If you encounter this problem, there are several ways to restore the missing suffix:
(A) Exit Navigator, go to the directory where the image was saved, and add the ".gz" suffix to the filename. The file can then be uncompressed using "gunzip" as usual.
(B) Change your Version 3 and earlier Navigator setup as follows:
1) Click: "Options" "General Preferences" "Helpers" 2) If there is not an entry in the table headed "MIME Configuration Files" reading something like "image/x-fits", create one: a) click "New", b) type in the "Description" box: FITS Images in the "Type" box: image/x-fits in the "Suffix" box: fits fit fts FITS FIT c) in the large "Handle By" box, choose the "Unknown: PromptUser" radio button d) click "OK". 3) If there is an entry in the table reading something like "image/x-fits", make sure it matches the set up outlined in Step 2 above by clicking on the entry to highlight it, then click "Edit", and check the table entries. Click "OK" or "Cancel" to close the Edit window. 4) Click "OK" to close the "Options" window. 5) Click "Options" again, and finally 6) If your browser has a "Save Options" menu entry, click it, then click "OK" when Navigator says "Options have been saved."
(C) Exit Navigator, go to the directory where your Navigator setup
files are stored (usually your home directory) and add the following
line to the ".mime.types" file:
image/x-fits fit fits fts FIT FITS
While any of these options should correct the problem, the second and third are "permanent" fixes.
Object names are separated into catalog identifier and member identifier. The name interpreter checks the catalog identifier to certify that it points uniquely to a catalog recognized by the database. The name interpreter then checks the member identifier to certify that it corresponds to the conventions of the catalog identified (e.g. is it a sequential number, or a combination of numbers and letters, etc?), and that it does not exceed certain limits (e.g. the number of objects in catalog). The left hand column of the following table contains examples of input names recognized by the interpreter. The right hand column shows the NED standard formats.
Names with square bracket prefixes (e.g. "[HB89]" and "[WB92]") usually come from papers published in journals, while those names with unbracketed prefixes (e.g. "NGC" and "IRAS") usually come from separately published catalogs. There are exceptions, however; examples include "[RC2]" and "87GB". Some names have combination prefixes (e.g. "87GB[BWE91]" and "ABELL 400:[D80]").

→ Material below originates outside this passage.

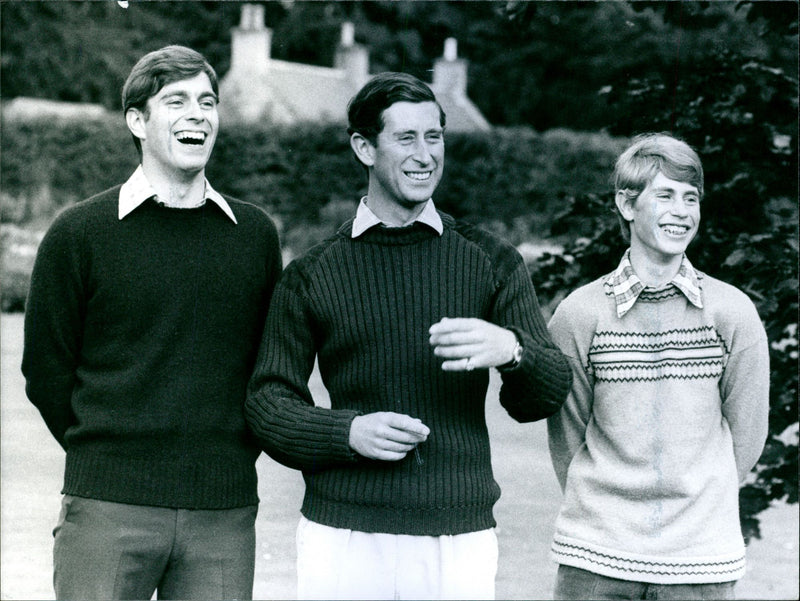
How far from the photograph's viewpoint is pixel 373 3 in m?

Objects in multiple systems without existing unique names are formed by the name of the system itself followed by "NEDnn", where "nn" is a decimal number starting with "01" (example: "ARP 294 NED01" and "ARP 294 NED02"). Similarly, objects found only in catalog notes are given names beginning with the name of the cataloged object followed by "NOTESnn" (example: "UGC 01562 NOTES01" and "UGC 01562 NOTES02"). Sources named in non-optical catalogs or lists, which are later found to be coincident with galaxies but which are not renamed, have "ID" appended to their original names (example: "IRAS 04356+3412 ID"). In this case, the Preferred Object Type is also changed to "Galaxy".